The module also re-exports the standard diagnostics from glmhmmt.model_plots, so the notebook-facing plotting surface stays consistent across tasks.

Emission Weight Convention In The MCDR Notebooks

The MCDR notebook summaries use a post-hoc collapse convention to turn the stored multinomial emission tensor into task-level grouped summaries. This does not change the fitted model. It is only an interpretation layer on top of the softmax parameterisation.

W.shape == (K, 2, n_features)
# rows: [Left vs Center, Right vs Center]
# Center is the reference class, so its logit is implicit 0.

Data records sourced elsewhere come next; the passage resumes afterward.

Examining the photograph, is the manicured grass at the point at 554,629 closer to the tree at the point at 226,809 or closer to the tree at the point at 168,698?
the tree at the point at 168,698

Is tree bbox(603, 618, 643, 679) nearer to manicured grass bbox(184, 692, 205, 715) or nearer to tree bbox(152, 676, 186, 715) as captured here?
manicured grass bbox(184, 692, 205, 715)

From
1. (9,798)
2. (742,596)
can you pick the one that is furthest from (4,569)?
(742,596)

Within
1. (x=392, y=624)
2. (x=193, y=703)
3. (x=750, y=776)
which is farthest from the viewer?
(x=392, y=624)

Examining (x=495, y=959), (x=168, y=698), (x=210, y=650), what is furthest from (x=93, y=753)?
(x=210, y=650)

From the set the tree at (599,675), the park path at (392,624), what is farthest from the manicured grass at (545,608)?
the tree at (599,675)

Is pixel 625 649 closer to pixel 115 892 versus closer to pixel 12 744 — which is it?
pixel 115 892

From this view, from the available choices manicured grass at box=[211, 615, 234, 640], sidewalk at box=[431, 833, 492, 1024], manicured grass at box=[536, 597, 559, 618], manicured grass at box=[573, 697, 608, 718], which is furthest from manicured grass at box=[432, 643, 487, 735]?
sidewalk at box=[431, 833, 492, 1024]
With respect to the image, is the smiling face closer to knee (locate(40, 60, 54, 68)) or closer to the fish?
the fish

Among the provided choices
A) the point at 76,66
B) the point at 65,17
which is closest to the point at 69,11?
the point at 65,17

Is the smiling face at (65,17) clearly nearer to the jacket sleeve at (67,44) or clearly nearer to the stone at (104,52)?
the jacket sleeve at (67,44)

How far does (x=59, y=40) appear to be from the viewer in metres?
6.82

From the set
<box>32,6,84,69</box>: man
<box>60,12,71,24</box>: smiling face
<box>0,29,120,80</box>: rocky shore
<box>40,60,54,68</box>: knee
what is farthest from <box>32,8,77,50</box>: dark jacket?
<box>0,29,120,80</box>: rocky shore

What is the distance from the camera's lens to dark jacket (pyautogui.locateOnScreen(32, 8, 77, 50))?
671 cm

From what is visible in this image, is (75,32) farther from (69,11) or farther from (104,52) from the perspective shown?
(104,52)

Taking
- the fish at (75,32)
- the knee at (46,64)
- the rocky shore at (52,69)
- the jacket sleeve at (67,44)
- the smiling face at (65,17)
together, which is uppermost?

logits_f = [W[k, 0, f], 0.0, W[k, 1, f]]
p_f = softmax(logits_f)

There are two baselines:

logit baseline: the reference class has fixed logit 0
probability baseline: after reconstructing the full softmax, probabilities are compared to the uniform baseline 1 / C, which is 1 / 3 here

So for one isolated feature f in state k, the aligned readouts are:

Left-aligned effect: P(L | f) - 1/3
Center-aligned effect: P(C | f) - 1/3
Right-aligned effect: P(R | f) - 1/3

The grouped MCDR summaries average those aligned readouts over symmetric task members. In practice:

mode=0 means read out P(L) - 1/3
mode=1 means read out P(R) - 1/3
mode="neg_mean" means read out P(C) - 1/3
mode="mean" means read out ((P(L) + P(R)) / 2) - 1/3

This is the implementation used by the MCDR plot summaries in glmhmmt.model_plots.

Weight-Space Shortcut

The shorter notebook comment is a useful mnemonic, but it is only a shortcut:

for symmetric L/R pairs, mean(W[k, 0, feat_L], W[k, 1, feat_R])
for Center features, -mean(W[k, 0, feat_C], W[k, 1, feat_C])
for shared scalars, mean(...) across the explicit rows

The sign flip for Center happens because Center has no explicit row in the stored tensor. If a feature increases both L-vs-C and R-vs-C logits, it is pushing probability away from Center, so the derived Center summary should go down.

The probability-space collapse is more faithful than the raw-weight shortcut, because each class probability depends on all logits, not just one stored row.

Generalising Beyond 3 Choices

For any task with C choices, the same generic rule applies:

choose a reference class r
reconstruct the full logits with z_r = 0
compute p = softmax(z)
define task-specific symmetry groups such as (feature, target_class)
collapse with mean(p[target_class] - 1 / C)

If a group member maps to the reference class, use p[r] - 1 / C. If it maps to a neutral competitor set rather than one class, average over that set before subtracting 1 / C.

For tasks with more than 3 choices, there is no single canonical agonist collapse. The symmetry groups have to come from the task geometry, but the probability-space rule above stays the same.

This convention is specific to the MCDR notebook plots and their grouped readouts. The stored model weights themselves follow the general softmax convention described in SoftmaxGLMHMM.